ABSTRACT

What is the incidence of femoral compared to inguinal hernias? Inguinal hernias (direct and indirect) are more common than femoral hernias. Of the inguinal hernias, indirect is the most common in men and women.(1) In an extensive review, Dr. Glassow at Shouldice Hospital in Toronto, Canada, documented over 75,000 herniorrhaphies performed at his institution from 1945 to 1970. Of these surgeries, 4,874 were to repair femoral hernias; thus when compared to femoral hernias, inguinal hernias were 30 times more common. Additional findings by Dr. Glassow identified three separate groups of patients with femoral hernias. The first group had primary femoral hernias, which occurred more commonly in men than women, at a ratio of 7:5. Men were found to have concomitant direct inguinal and femoral hernias about 50% of the time. The occurrence of a direct inguinal hernia was rare by itself in women, and the combination of a direct inguinal hernia and a femoral hernia in women was even rarer. A second group of patients with a femoral hernia had previously undergone an inguinal hernia repair. Of more than 100 cases, only 2 occurred in women. Factors associated with femoral hernia occurrence after a repair of an inguinal hernia are increased tension during the initial inguinal hernia repair, increased abdominal pressures, previous bilateral inguinal hernia, and older age. The third group of 400 patients had previously undergone femoral hernia repair at another institution and presented with recurrent femoral hernias. Details regarding the initial diagnosis and surgical repairs were not known.(2)
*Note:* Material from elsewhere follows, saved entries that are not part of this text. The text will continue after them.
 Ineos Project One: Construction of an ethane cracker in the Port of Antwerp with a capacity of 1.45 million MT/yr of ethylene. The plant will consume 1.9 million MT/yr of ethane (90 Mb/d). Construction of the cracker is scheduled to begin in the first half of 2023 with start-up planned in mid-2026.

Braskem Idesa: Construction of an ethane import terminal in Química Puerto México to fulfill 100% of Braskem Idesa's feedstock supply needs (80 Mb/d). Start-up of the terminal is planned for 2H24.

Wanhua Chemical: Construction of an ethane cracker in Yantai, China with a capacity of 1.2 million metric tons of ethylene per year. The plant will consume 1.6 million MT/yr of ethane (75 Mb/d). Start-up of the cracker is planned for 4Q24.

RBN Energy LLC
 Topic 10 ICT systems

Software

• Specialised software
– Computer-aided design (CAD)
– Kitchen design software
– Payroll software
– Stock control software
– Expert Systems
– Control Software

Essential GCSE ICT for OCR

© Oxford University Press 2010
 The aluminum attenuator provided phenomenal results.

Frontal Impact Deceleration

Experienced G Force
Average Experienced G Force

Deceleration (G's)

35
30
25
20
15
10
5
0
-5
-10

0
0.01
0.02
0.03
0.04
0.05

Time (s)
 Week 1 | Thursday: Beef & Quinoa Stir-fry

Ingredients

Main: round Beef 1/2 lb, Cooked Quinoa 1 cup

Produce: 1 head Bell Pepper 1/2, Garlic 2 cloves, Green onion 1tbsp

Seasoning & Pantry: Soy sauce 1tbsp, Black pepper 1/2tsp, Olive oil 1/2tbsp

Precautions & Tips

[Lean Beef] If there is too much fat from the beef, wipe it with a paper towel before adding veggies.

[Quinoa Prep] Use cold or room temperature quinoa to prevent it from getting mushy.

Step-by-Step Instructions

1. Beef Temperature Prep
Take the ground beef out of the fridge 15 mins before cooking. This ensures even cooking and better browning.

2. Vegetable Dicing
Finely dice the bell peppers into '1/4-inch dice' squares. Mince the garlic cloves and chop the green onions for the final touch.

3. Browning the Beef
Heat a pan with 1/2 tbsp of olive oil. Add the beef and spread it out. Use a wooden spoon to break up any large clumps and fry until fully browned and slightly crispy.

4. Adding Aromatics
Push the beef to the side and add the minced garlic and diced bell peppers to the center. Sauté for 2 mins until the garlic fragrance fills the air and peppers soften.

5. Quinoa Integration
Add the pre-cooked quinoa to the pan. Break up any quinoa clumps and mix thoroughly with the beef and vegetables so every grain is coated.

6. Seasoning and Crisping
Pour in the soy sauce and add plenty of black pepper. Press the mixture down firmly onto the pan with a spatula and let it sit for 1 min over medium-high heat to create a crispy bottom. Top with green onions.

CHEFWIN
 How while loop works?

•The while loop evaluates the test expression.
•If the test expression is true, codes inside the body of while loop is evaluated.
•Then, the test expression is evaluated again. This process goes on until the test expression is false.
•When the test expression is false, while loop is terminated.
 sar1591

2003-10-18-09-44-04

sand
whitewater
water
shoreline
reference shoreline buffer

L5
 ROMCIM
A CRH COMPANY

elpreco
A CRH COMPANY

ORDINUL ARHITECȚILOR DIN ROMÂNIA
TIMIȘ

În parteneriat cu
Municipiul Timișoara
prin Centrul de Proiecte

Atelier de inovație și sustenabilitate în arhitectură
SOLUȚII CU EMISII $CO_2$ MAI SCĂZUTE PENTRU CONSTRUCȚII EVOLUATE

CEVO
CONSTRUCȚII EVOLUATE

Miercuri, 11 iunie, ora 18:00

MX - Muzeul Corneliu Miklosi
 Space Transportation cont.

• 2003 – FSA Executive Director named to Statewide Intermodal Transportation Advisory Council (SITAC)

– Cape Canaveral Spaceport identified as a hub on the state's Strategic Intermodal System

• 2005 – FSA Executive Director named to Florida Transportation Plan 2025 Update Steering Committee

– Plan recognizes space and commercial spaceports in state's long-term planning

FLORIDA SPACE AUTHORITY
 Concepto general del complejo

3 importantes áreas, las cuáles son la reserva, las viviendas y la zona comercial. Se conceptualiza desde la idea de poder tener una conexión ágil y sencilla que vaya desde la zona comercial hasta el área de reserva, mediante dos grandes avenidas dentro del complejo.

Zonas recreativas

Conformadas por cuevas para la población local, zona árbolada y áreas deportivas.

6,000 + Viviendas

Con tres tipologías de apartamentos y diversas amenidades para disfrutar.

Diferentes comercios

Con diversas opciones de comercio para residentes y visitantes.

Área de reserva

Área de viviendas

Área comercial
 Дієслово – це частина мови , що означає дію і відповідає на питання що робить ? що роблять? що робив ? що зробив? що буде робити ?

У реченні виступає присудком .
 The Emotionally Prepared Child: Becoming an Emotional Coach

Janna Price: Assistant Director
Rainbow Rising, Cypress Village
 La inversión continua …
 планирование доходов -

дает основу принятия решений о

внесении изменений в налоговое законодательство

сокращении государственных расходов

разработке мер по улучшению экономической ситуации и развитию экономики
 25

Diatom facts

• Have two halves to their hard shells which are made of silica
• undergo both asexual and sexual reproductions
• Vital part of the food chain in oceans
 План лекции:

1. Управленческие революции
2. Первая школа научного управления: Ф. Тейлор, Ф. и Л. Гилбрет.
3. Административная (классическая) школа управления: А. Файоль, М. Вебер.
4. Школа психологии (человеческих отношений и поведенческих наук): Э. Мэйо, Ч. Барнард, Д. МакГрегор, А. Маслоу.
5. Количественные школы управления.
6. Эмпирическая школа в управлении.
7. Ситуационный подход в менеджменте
A follow-up retrospective study by Dr. Glassow at Shouldice Hospital reviewed 2,105 femoral hernia repairs from 1967 to 1983. In this study, factors associated with femoral hernias were male gender (3:1), age greater than 50 years, and body weight below average.(3) More recent evidence supports the widely held belief that when hernias occur in women, they are more likely to be femoral rather than inguinal hernias.(4) A review of the literature by McIntosh found that femoral hernias were more common in elderly patients who had previous inguinal herniorrhaphy and a higher incidence was noted in females (1:4). It is thought that the higher incidence of femoral hernias among females may be attributed to the larger, oval shaped femoral canal. This may also predispose the hernias to strangulation.(1) Although McIntosh identified that femoral hernias accounted for less than 10% of all groin hernias, they had a 40% incidence of presenting as incarcerated or strangulated.(5) This is compared to Gallegos et al. who found a 5% rate of strangulated inguinal hernias at the time of presentation to the hospital.(6)

Why do femoral and inguinal hernias develop? Where do they present? The pathophysiology of recurrent inguinal and incisional hernia formation is thought to be caused by disturbances in collagen metabolism by the tissue fibroblasts, specifically a decrease in type I to type III collagen ratio. Type I collagen provides tensile strength and type III is viewed as an “immature” collagen. Therefore, tissue is weaker when there is less type I collagen, which may contribute to hernia formation and reoccurrence.(7, 8) In addition to these pathophysiologic tissue changes, the femoral canal is larger in women, which may lead to the development of a femoral hernia. Amid, et al. provided a detailed description of the anatomy of the femoral canal and described the anatomic cause of femoral hernia formation. The femoral canal relies on three structures. One is the weaker transversalis fascia with its limited connective tissue. It joins a second stronger structure, the transversus abdominis aponeurosis, in the groin. It is stronger due to adequate collagen and provides strength. Lastly, the lacunar ligament, found medially, closes off the femoral canal in close proximity to the femoral vein. The femoral canal ends as a closed area below the inguinal ligament.(9) As abdominal pressure increases and tissue levels of type I collagen are low, the closed area of aponeurotic tissue separates and a femoral hernia develops.